--- Available data ---
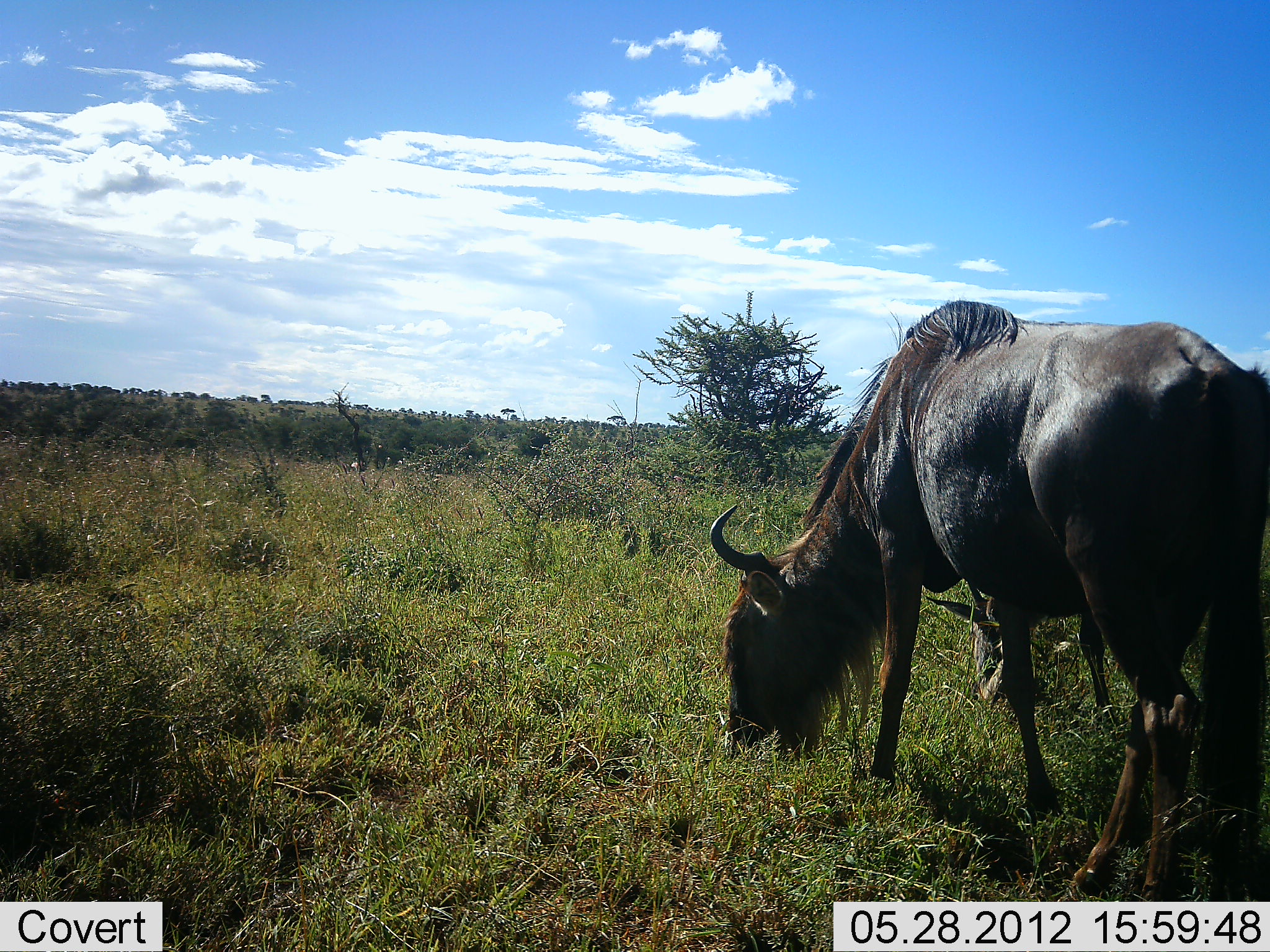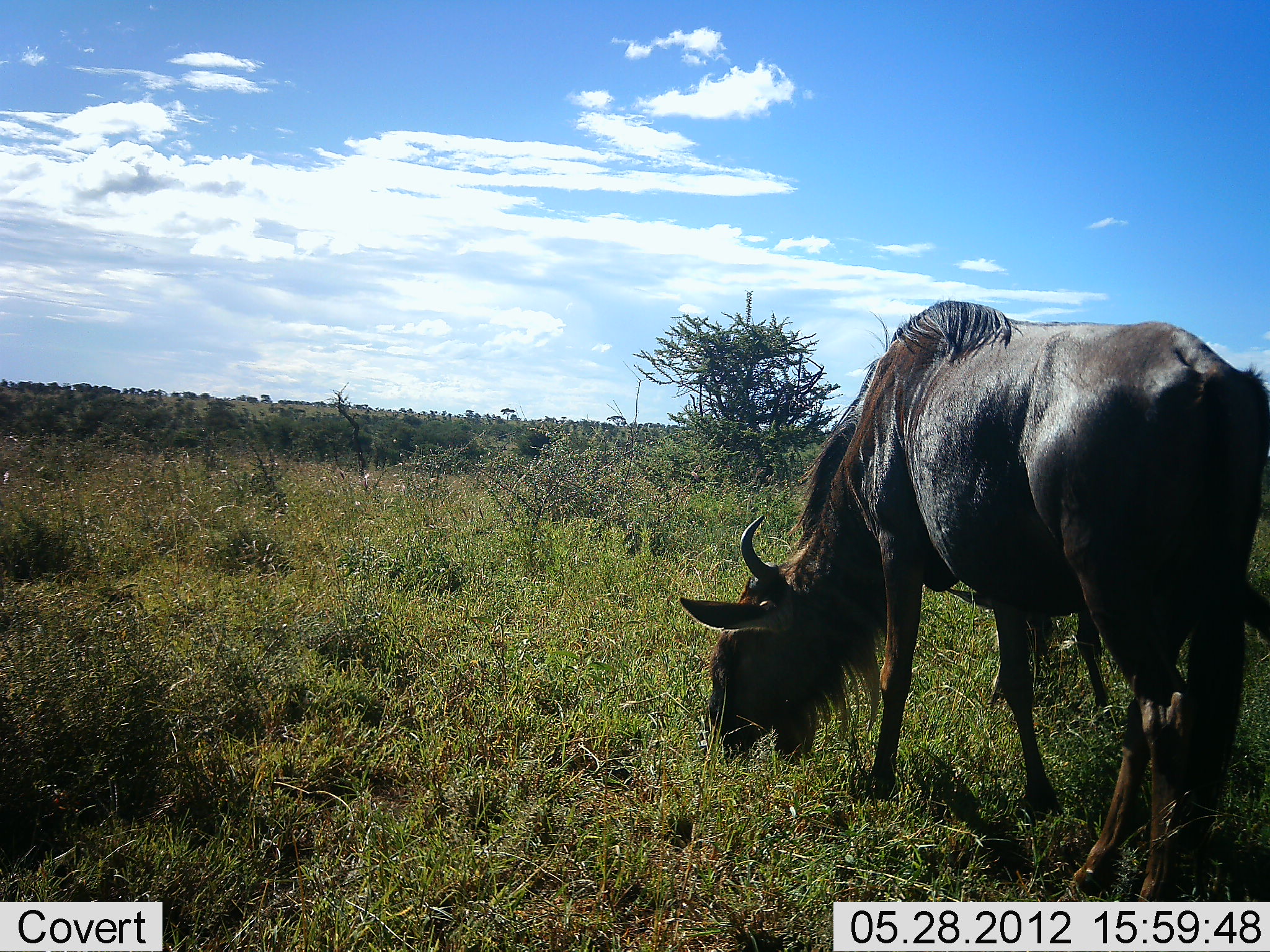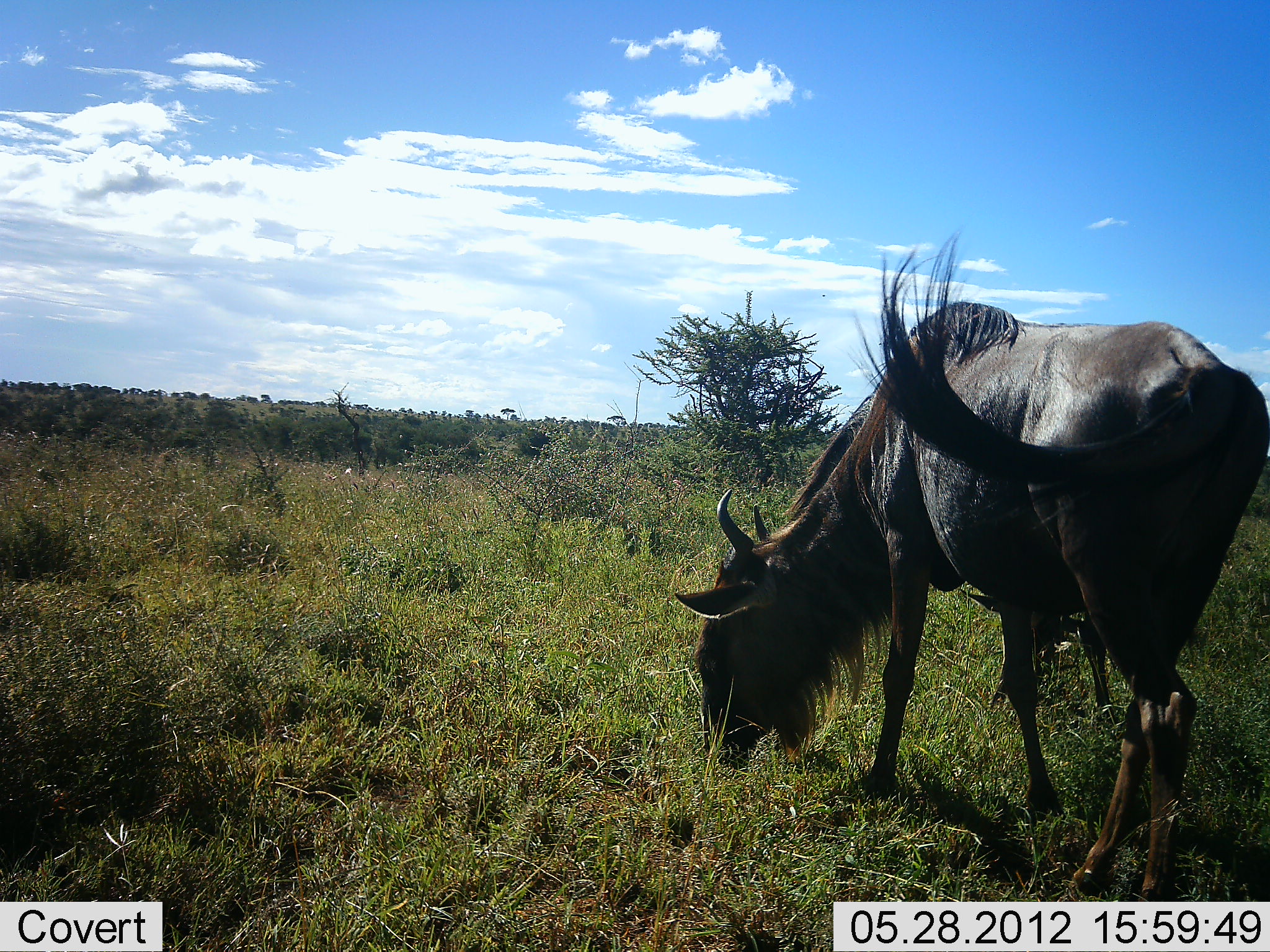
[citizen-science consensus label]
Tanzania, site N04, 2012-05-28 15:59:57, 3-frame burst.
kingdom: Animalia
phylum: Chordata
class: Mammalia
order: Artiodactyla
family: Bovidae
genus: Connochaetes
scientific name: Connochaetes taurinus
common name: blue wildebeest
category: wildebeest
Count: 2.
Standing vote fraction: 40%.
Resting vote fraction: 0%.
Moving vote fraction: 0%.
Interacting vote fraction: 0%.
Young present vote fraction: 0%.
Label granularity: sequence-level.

--- What to produce ---
Output the whole listing exactly. Pictures stay out.

--- Answer to the exercise ---
[citizen-science consensus label]
Tanzania, site N04, 2012-05-28 15:59:57, 3-frame burst.
kingdom: Animalia
phylum: Chordata
class: Mammalia
order: Artiodactyla
family: Bovidae
genus: Connochaetes
scientific name: Connochaetes taurinus
common name: blue wildebeest
category: wildebeest
Count: 2.
Standing vote fraction: 40%.
Resting vote fraction: 0%.
Moving vote fraction: 0%.
Interacting vote fraction: 0%.
Young present vote fraction: 0%.
Label granularity: sequence-level.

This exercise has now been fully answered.